According to the forum thread below, how much citronella essential oil goes into the 8-ounce batch of insect repellent spray?
──────── PAGE
You'll have to use a body-safe fragrance oil (FO), since strawberry EO (essential oil) does not exist (beware of those who try to sell you strawberry EO). Thankfully, there are several reputable vendors out there who sell good, body-safe FOs.



> and do you put a FO in there to change the color to red?


 
An FO is a fragrance oil. It will scent your body butter, but it will not change the color of it red (if it does, I'd be worried :shock: ). In order to color your body butter, you will have to use body-safe colorants such as mica's.


IrishLass


----------



## earlene (Apr 10, 2017)

I used an oil-based bug repellent spray that I made 3 summers ago that was super effective.  It worked in the summer of 2015 in California, New Mexico, Texas, Illinois and points in between.  Later it worked just as effectively in various National Parks throughout the continental US as well as in Alaska, and New York.  It kept mosquitoes off me and my teen-aged granddaughter without a single bite and it made my skin feel so soft.  I also really like the fragrance.  One of my grandson's moms liked the smell so much she said she wanted it for perfume as well as for use as a bug spray.  Of course I gave her a bottle and the recipe.  

This is the recipe if you want to try it:

8 ounce batch Insect Repellant Spray

7.2 oz Grapeseed* Oil

18 grams citronella EO
3 grams lavender EO
3 grams peppermint EO

Mix the Essential Oils together, then add to the Grapeseed Oil.  Makes 8 ounces.  Fills 4 small 2-ounce bottles.
────────────────
──────── EXCERPTED DATA
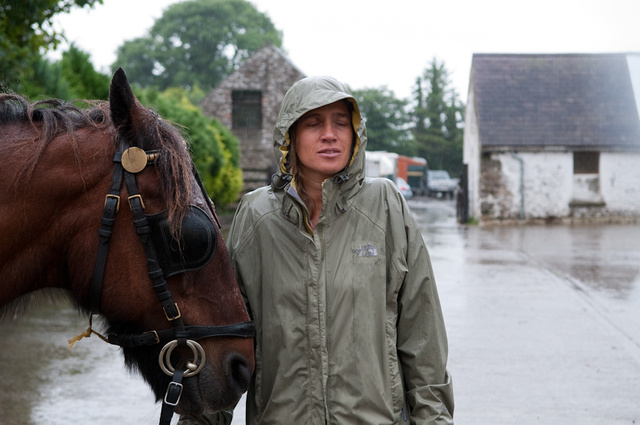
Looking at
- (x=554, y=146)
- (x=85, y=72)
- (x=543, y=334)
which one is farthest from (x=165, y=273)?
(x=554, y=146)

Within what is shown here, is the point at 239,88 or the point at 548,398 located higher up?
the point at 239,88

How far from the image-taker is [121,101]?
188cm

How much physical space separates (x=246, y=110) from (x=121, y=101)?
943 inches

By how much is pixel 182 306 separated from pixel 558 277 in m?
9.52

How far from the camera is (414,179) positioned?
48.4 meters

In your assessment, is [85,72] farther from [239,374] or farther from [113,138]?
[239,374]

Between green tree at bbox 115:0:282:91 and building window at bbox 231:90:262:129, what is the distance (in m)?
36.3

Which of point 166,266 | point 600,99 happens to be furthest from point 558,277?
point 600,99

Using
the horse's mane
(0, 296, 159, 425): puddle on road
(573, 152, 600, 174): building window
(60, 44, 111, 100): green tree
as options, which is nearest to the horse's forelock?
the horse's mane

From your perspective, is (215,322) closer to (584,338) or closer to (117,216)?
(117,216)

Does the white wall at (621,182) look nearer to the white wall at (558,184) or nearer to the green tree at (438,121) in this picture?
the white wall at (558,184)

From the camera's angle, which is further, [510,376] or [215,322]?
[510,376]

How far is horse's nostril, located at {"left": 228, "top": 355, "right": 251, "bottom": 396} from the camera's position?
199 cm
────────────────
-- OUTPUT FOR THIS EXERCISE --
18 grams